--- Start Entries ---

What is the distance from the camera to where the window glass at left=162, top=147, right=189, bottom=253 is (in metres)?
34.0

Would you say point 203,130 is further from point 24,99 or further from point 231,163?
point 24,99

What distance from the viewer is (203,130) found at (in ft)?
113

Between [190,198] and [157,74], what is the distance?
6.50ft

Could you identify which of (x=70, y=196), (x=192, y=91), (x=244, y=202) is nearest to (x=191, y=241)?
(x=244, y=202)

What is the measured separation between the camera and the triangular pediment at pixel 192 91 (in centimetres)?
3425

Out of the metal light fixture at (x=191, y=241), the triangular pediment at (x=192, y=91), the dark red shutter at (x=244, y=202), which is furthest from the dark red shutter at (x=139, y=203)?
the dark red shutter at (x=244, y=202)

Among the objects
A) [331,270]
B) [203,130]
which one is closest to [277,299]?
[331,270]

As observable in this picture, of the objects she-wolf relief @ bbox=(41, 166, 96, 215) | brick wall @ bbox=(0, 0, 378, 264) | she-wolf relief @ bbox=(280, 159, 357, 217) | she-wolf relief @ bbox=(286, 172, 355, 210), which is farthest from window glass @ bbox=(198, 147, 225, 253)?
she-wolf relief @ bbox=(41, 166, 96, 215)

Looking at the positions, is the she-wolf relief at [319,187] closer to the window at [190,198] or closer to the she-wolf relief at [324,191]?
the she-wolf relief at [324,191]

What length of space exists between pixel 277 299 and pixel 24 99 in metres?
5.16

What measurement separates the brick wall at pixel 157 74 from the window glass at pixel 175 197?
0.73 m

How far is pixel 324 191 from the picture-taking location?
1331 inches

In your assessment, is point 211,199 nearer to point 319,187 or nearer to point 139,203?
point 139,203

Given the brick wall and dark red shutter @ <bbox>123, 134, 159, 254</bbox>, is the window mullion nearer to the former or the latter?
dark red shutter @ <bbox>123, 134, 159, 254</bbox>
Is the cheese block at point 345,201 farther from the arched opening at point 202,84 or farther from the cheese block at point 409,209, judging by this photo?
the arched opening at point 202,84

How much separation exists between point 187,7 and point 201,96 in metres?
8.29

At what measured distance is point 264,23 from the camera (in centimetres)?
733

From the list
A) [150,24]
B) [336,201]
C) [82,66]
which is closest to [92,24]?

--- End Entries ---

**To be done**
Quote everything from the line containing "How much separation" down to the last of the entries above, word for word.

**Worked solution**
How much separation exists between point 187,7 and point 201,96 in metres?
8.29

At what measured distance is point 264,23 from the camera (in centimetres)?
733

From the list
A) [150,24]
B) [336,201]
C) [82,66]
which is closest to [92,24]?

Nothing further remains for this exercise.